Le Train de banlieue
1973

Martine Doytier, « Le Train de banlieue », 1973, huile sur toile, 81 x 100 cm.
Collection Famille Salgé, Montlouis-sur-Loire. Inv. MD39

Martine Doytier a souvent voyagé dans ce train de banlieue. C’est, aujourd’hui, la ligne L du Transilien Sncf qui relie la gare de Paris Saint-Lazare à celle de Versailles Rive-Gauche. Le train s’arrête toujours à Saint-Cloud, Sèvres, Chaville, Viroflay, Montreuil et Versailles est son terminus, comme l’indique le panneau latéral du wagon peint par Martine.

À l’été 1961, la famille Doytier s’installe dans leur nouvelle maison à Chaville, en banlieue parisienne. C’est donc ce train que Martine emprunte chaque matin, à partir du mois de septembre 1961 à l’âge de 13 ans, pour se rendre au Lycée technique de Versailles où elle prépare un BEP secteur tertiaire. Elle n’y restera que deux années, jusqu’en juillet 1963, estimant que cette formation n’était pas faite pour elle. Elle suit alors des cours privés de dessin à Paris puis devient apprentie chez un Maître potier à Meudon, mais c’est là une autre histoire…

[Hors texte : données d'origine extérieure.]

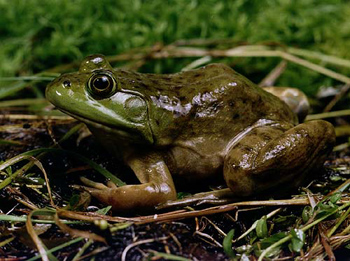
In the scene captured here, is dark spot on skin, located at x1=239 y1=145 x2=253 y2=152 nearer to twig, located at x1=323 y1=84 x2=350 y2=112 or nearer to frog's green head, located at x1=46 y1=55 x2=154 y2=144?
frog's green head, located at x1=46 y1=55 x2=154 y2=144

Dix ans plus tard, en 1973, elle peindra la jeune Martine, regardant par la fenêtre du dernier wagon du train. À 17 heures, la journée de travail terminée, elle est la seule à regarder au dehors montrant qu’elle a hâte de quitter ce train. Les autres passagers sont occupés : l’un lit le Petit Livre Rouge alors que son voisin d’en face est plongé dans Le Figaro, une autre tricote pendant que son voisin somnole.

Tous regardent vers l’intérieur, mais Martine se sent déjà différente et commence à ressentir que ce monde-là ne lui convient pas : que les usines en arrière-plan font une fumée trop noire ; qu’un panneau rouge et blanc impose le silence ; que les murs sont surmontés de barbelés ; qu’il est interdit d’afficher ; que la chienlit c’est les autres, que ni Marx ni Jésus ne sont dignes de foi ; que sur les murs il est écrit « Laissez-nous vivre » ; que la demande de libération du jeune militant communiste Henri Martin est encore inscrite sur les murs alors qu’elle est intervenue dix ans plus tôt ; que des rouages mécaniques apparaissent un peu partout et qu’aucune des trois horloges peintes n’indique la même heure. Tout cela n’est pas fait pour elle.

Le train arrive en gare de Chaville, Martine va regagner sa maison et retrouver sa famille. Elle cherche le sens de sa vie et les voies qu’elle emprunte ne lui conviennent pas. Dix ans plus tard, elle peint une petite fille aux yeux grand ouverts pour en témoigner.